In the foothills of the Nilgiris, lies Mudumalai wildlife sanctuary. It is witnessing a spiralling struggle around India’s most debated environmental questions and its most popular animal: the tiger. There have been three bandhs and unprecedented protests by over 70,000 people, to revoke the illegal declaration of Mudumalai as a tiger reserve.
It looks familiar. Once again we seem to have a problem of ‘balancing’ livelihoods, ‘development’ and wildlife. But the problem in Mudumalai is simpler: a bureaucracy bent on retaining control over people and resources, desperate to block any accountability.

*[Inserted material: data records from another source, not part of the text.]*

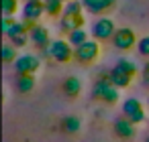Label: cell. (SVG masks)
Listing matches in <instances>:
<instances>
[{"label": "cell", "instance_id": "obj_1", "mask_svg": "<svg viewBox=\"0 0 149 142\" xmlns=\"http://www.w3.org/2000/svg\"><path fill=\"white\" fill-rule=\"evenodd\" d=\"M92 95L104 104H116L118 102V87H114L110 83V77L108 75H100L96 85H94V91Z\"/></svg>", "mask_w": 149, "mask_h": 142}, {"label": "cell", "instance_id": "obj_2", "mask_svg": "<svg viewBox=\"0 0 149 142\" xmlns=\"http://www.w3.org/2000/svg\"><path fill=\"white\" fill-rule=\"evenodd\" d=\"M43 53L47 57H53L57 63H68L72 57H74V49L70 45V41H61V39H55L51 41V45L47 49H43Z\"/></svg>", "mask_w": 149, "mask_h": 142}, {"label": "cell", "instance_id": "obj_3", "mask_svg": "<svg viewBox=\"0 0 149 142\" xmlns=\"http://www.w3.org/2000/svg\"><path fill=\"white\" fill-rule=\"evenodd\" d=\"M98 55H100V45H98V41H86L84 45H80V47L74 49L76 61H78V63H84V65L96 61Z\"/></svg>", "mask_w": 149, "mask_h": 142}, {"label": "cell", "instance_id": "obj_4", "mask_svg": "<svg viewBox=\"0 0 149 142\" xmlns=\"http://www.w3.org/2000/svg\"><path fill=\"white\" fill-rule=\"evenodd\" d=\"M112 43L118 51H131L139 41H137V35L133 33V29H116V33L112 35Z\"/></svg>", "mask_w": 149, "mask_h": 142}, {"label": "cell", "instance_id": "obj_5", "mask_svg": "<svg viewBox=\"0 0 149 142\" xmlns=\"http://www.w3.org/2000/svg\"><path fill=\"white\" fill-rule=\"evenodd\" d=\"M39 65H41V61H39V57L37 55H31V53H25V55H21L17 61H15V69L19 71V75H33L37 69H39Z\"/></svg>", "mask_w": 149, "mask_h": 142}, {"label": "cell", "instance_id": "obj_6", "mask_svg": "<svg viewBox=\"0 0 149 142\" xmlns=\"http://www.w3.org/2000/svg\"><path fill=\"white\" fill-rule=\"evenodd\" d=\"M114 33H116L114 23H112L110 19H106V16L98 19V21L94 23V27H92V37H94V39H98V41L112 39V35H114Z\"/></svg>", "mask_w": 149, "mask_h": 142}, {"label": "cell", "instance_id": "obj_7", "mask_svg": "<svg viewBox=\"0 0 149 142\" xmlns=\"http://www.w3.org/2000/svg\"><path fill=\"white\" fill-rule=\"evenodd\" d=\"M123 114H125V118H129L133 124H139V122L145 120V112H143L141 102H139V99H133V97L123 104Z\"/></svg>", "mask_w": 149, "mask_h": 142}, {"label": "cell", "instance_id": "obj_8", "mask_svg": "<svg viewBox=\"0 0 149 142\" xmlns=\"http://www.w3.org/2000/svg\"><path fill=\"white\" fill-rule=\"evenodd\" d=\"M43 12H45V2L43 0H27L25 6H23V21L37 23Z\"/></svg>", "mask_w": 149, "mask_h": 142}, {"label": "cell", "instance_id": "obj_9", "mask_svg": "<svg viewBox=\"0 0 149 142\" xmlns=\"http://www.w3.org/2000/svg\"><path fill=\"white\" fill-rule=\"evenodd\" d=\"M82 4L90 14H104L116 6V0H82Z\"/></svg>", "mask_w": 149, "mask_h": 142}, {"label": "cell", "instance_id": "obj_10", "mask_svg": "<svg viewBox=\"0 0 149 142\" xmlns=\"http://www.w3.org/2000/svg\"><path fill=\"white\" fill-rule=\"evenodd\" d=\"M29 37H31V43H33L35 47H39L41 51H43V49H47V47L51 45V41H49V29H47V27L35 25V27L31 29Z\"/></svg>", "mask_w": 149, "mask_h": 142}, {"label": "cell", "instance_id": "obj_11", "mask_svg": "<svg viewBox=\"0 0 149 142\" xmlns=\"http://www.w3.org/2000/svg\"><path fill=\"white\" fill-rule=\"evenodd\" d=\"M114 134L123 140H131L135 136V126L129 118H116L114 120Z\"/></svg>", "mask_w": 149, "mask_h": 142}, {"label": "cell", "instance_id": "obj_12", "mask_svg": "<svg viewBox=\"0 0 149 142\" xmlns=\"http://www.w3.org/2000/svg\"><path fill=\"white\" fill-rule=\"evenodd\" d=\"M84 14L80 12V14H63V19H61V31L63 33H72V31H76V29H84Z\"/></svg>", "mask_w": 149, "mask_h": 142}, {"label": "cell", "instance_id": "obj_13", "mask_svg": "<svg viewBox=\"0 0 149 142\" xmlns=\"http://www.w3.org/2000/svg\"><path fill=\"white\" fill-rule=\"evenodd\" d=\"M108 77H110V83L114 85V87H127L131 81H133V75L131 73H127L125 69H120L118 65L114 67V69H110V73H108Z\"/></svg>", "mask_w": 149, "mask_h": 142}, {"label": "cell", "instance_id": "obj_14", "mask_svg": "<svg viewBox=\"0 0 149 142\" xmlns=\"http://www.w3.org/2000/svg\"><path fill=\"white\" fill-rule=\"evenodd\" d=\"M63 91H65V95L76 97V95L82 91V81H80L78 77H68V79L63 81Z\"/></svg>", "mask_w": 149, "mask_h": 142}, {"label": "cell", "instance_id": "obj_15", "mask_svg": "<svg viewBox=\"0 0 149 142\" xmlns=\"http://www.w3.org/2000/svg\"><path fill=\"white\" fill-rule=\"evenodd\" d=\"M68 41H70V45L76 49V47H80V45H84V43L88 41V33H86L84 29H76V31L68 33Z\"/></svg>", "mask_w": 149, "mask_h": 142}, {"label": "cell", "instance_id": "obj_16", "mask_svg": "<svg viewBox=\"0 0 149 142\" xmlns=\"http://www.w3.org/2000/svg\"><path fill=\"white\" fill-rule=\"evenodd\" d=\"M35 87V77L33 75H19L17 77V89L21 91V93H29L31 89Z\"/></svg>", "mask_w": 149, "mask_h": 142}, {"label": "cell", "instance_id": "obj_17", "mask_svg": "<svg viewBox=\"0 0 149 142\" xmlns=\"http://www.w3.org/2000/svg\"><path fill=\"white\" fill-rule=\"evenodd\" d=\"M80 126H82V122H80L78 116H68V118L61 120V128H63V132H68V134H76V132L80 130Z\"/></svg>", "mask_w": 149, "mask_h": 142}, {"label": "cell", "instance_id": "obj_18", "mask_svg": "<svg viewBox=\"0 0 149 142\" xmlns=\"http://www.w3.org/2000/svg\"><path fill=\"white\" fill-rule=\"evenodd\" d=\"M45 12L49 16H59L63 12V2H59V0H45Z\"/></svg>", "mask_w": 149, "mask_h": 142}, {"label": "cell", "instance_id": "obj_19", "mask_svg": "<svg viewBox=\"0 0 149 142\" xmlns=\"http://www.w3.org/2000/svg\"><path fill=\"white\" fill-rule=\"evenodd\" d=\"M19 10V0H2V12L4 16H13Z\"/></svg>", "mask_w": 149, "mask_h": 142}, {"label": "cell", "instance_id": "obj_20", "mask_svg": "<svg viewBox=\"0 0 149 142\" xmlns=\"http://www.w3.org/2000/svg\"><path fill=\"white\" fill-rule=\"evenodd\" d=\"M17 47L15 45H4L2 47V61L4 63H10V61H17Z\"/></svg>", "mask_w": 149, "mask_h": 142}, {"label": "cell", "instance_id": "obj_21", "mask_svg": "<svg viewBox=\"0 0 149 142\" xmlns=\"http://www.w3.org/2000/svg\"><path fill=\"white\" fill-rule=\"evenodd\" d=\"M82 8H84L82 2H78V0H70V2H65V6H63V14H80Z\"/></svg>", "mask_w": 149, "mask_h": 142}, {"label": "cell", "instance_id": "obj_22", "mask_svg": "<svg viewBox=\"0 0 149 142\" xmlns=\"http://www.w3.org/2000/svg\"><path fill=\"white\" fill-rule=\"evenodd\" d=\"M116 65H118L120 69H125L127 73H131L133 77H135V73H137V65H135L133 61H129V59H120V61H118Z\"/></svg>", "mask_w": 149, "mask_h": 142}, {"label": "cell", "instance_id": "obj_23", "mask_svg": "<svg viewBox=\"0 0 149 142\" xmlns=\"http://www.w3.org/2000/svg\"><path fill=\"white\" fill-rule=\"evenodd\" d=\"M137 51H139V55H149V35L147 37H143V39H139V43H137Z\"/></svg>", "mask_w": 149, "mask_h": 142}, {"label": "cell", "instance_id": "obj_24", "mask_svg": "<svg viewBox=\"0 0 149 142\" xmlns=\"http://www.w3.org/2000/svg\"><path fill=\"white\" fill-rule=\"evenodd\" d=\"M10 41H13L15 47H25V45L31 41V37H29V33H27V35H17V37H13Z\"/></svg>", "mask_w": 149, "mask_h": 142}, {"label": "cell", "instance_id": "obj_25", "mask_svg": "<svg viewBox=\"0 0 149 142\" xmlns=\"http://www.w3.org/2000/svg\"><path fill=\"white\" fill-rule=\"evenodd\" d=\"M15 23H17V19H13V16H4V19H2V33L6 35V33L10 31V27H13Z\"/></svg>", "mask_w": 149, "mask_h": 142}, {"label": "cell", "instance_id": "obj_26", "mask_svg": "<svg viewBox=\"0 0 149 142\" xmlns=\"http://www.w3.org/2000/svg\"><path fill=\"white\" fill-rule=\"evenodd\" d=\"M143 75H145V81L149 83V61H147V65H145V71H143Z\"/></svg>", "mask_w": 149, "mask_h": 142}, {"label": "cell", "instance_id": "obj_27", "mask_svg": "<svg viewBox=\"0 0 149 142\" xmlns=\"http://www.w3.org/2000/svg\"><path fill=\"white\" fill-rule=\"evenodd\" d=\"M59 2H70V0H59Z\"/></svg>", "mask_w": 149, "mask_h": 142}, {"label": "cell", "instance_id": "obj_28", "mask_svg": "<svg viewBox=\"0 0 149 142\" xmlns=\"http://www.w3.org/2000/svg\"><path fill=\"white\" fill-rule=\"evenodd\" d=\"M25 2H27V0H25Z\"/></svg>", "mask_w": 149, "mask_h": 142}, {"label": "cell", "instance_id": "obj_29", "mask_svg": "<svg viewBox=\"0 0 149 142\" xmlns=\"http://www.w3.org/2000/svg\"><path fill=\"white\" fill-rule=\"evenodd\" d=\"M147 142H149V140H147Z\"/></svg>", "mask_w": 149, "mask_h": 142}]
</instances>
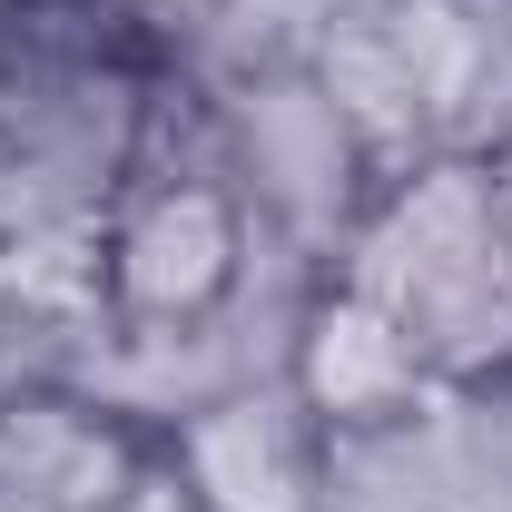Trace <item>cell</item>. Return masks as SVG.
<instances>
[{"mask_svg": "<svg viewBox=\"0 0 512 512\" xmlns=\"http://www.w3.org/2000/svg\"><path fill=\"white\" fill-rule=\"evenodd\" d=\"M256 207L227 178L217 148L148 158L109 197V335L128 345H188L247 296L256 266Z\"/></svg>", "mask_w": 512, "mask_h": 512, "instance_id": "cell-2", "label": "cell"}, {"mask_svg": "<svg viewBox=\"0 0 512 512\" xmlns=\"http://www.w3.org/2000/svg\"><path fill=\"white\" fill-rule=\"evenodd\" d=\"M276 375L316 414V434L335 453L345 444H394V434H414V424L444 404V384L414 355V335L384 316L365 286H345V276H316V286H306Z\"/></svg>", "mask_w": 512, "mask_h": 512, "instance_id": "cell-4", "label": "cell"}, {"mask_svg": "<svg viewBox=\"0 0 512 512\" xmlns=\"http://www.w3.org/2000/svg\"><path fill=\"white\" fill-rule=\"evenodd\" d=\"M158 463L188 512H335V444L286 394V375L217 384L158 424Z\"/></svg>", "mask_w": 512, "mask_h": 512, "instance_id": "cell-3", "label": "cell"}, {"mask_svg": "<svg viewBox=\"0 0 512 512\" xmlns=\"http://www.w3.org/2000/svg\"><path fill=\"white\" fill-rule=\"evenodd\" d=\"M158 463V424H119L50 384L0 394V512H128Z\"/></svg>", "mask_w": 512, "mask_h": 512, "instance_id": "cell-5", "label": "cell"}, {"mask_svg": "<svg viewBox=\"0 0 512 512\" xmlns=\"http://www.w3.org/2000/svg\"><path fill=\"white\" fill-rule=\"evenodd\" d=\"M325 276L414 335L444 404L512 394V138H453L384 168Z\"/></svg>", "mask_w": 512, "mask_h": 512, "instance_id": "cell-1", "label": "cell"}]
</instances>
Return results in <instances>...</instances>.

The conflict’s rooted in our forest management system. Over one-fifth of India’s land area and its resources are controlled by one government service: the state forest departments and their superiors in Delhi. The British created this system to take over and ‘scientifically’ manage forests for their timber interests, rather than allowing them to be ‘irresponsibly’ used by the ‘natives’. Over the years this system became ever more centralised. Today, a forest can be destroyed with just one clearance from Delhi, without informing or consulting anyone locally or elsewhere. More than five lakh hectares of forest were destroyed between 2001 and 2006 alone through such ‘diversion’, triggering massive protests and even violence.
Unsurprisingly, the bureaucracy guards its powers jealously. For instance, it claimed that the 2006 Forest Rights Act would destroy 60 per cent of India’s forests and lead to mass conflict. Two years later there’s no sign of either, even as forest officials try to undermine the Act’s correct implementation.
In Mudumalai and 35 other tiger reserves, the same logic is at work. After the Sariska disaster, the Wild Life (Protection) Act was amended, to provide for tiger reserves to be declared through an open, public process. Their core areas should be demarcated based on specific scientific evidence of negative impacts from tiger-human interaction. Relocation should be subject to recognising people’s rights and taking their consent.
But in December 2007, within 10 days, the Tiger Conservation Authority declared all existing and proposed tiger reserves to be ‘core areas’ from which people would be removed, based on a general survey on where tigers are located. Not a single legal requirement was complied with. When challenged, the Ministry said it had only ‘identified’ critical zones, not ‘notified’ them — a disingenuous distinction, as funds have already been allocated to move people out.
In Mudumalai and elsewhere, the entire protected area has now been declared a ‘core zone’; and the wildlife division there has now proposed a new ‘buffer zone’ outside the sanctuary, covering 67 villages and two lakh people. All this was done without even informing the local residents, leave alone consulting them. The protesters’ public press statements say they support tiger conservation, but they demand that they should be part of deciding where and how the reserve is declared — which is their right.
Arbitrary and illegal decision-making only guarantees that conservation will fail. But, after all, this system is not about conservation; it’s about power. The new government must restrain the forest bureaucracy’s continued disregard for democracy, the environment and the law.
C.R. Bijoy is a Coimbatore-based researcher and activist.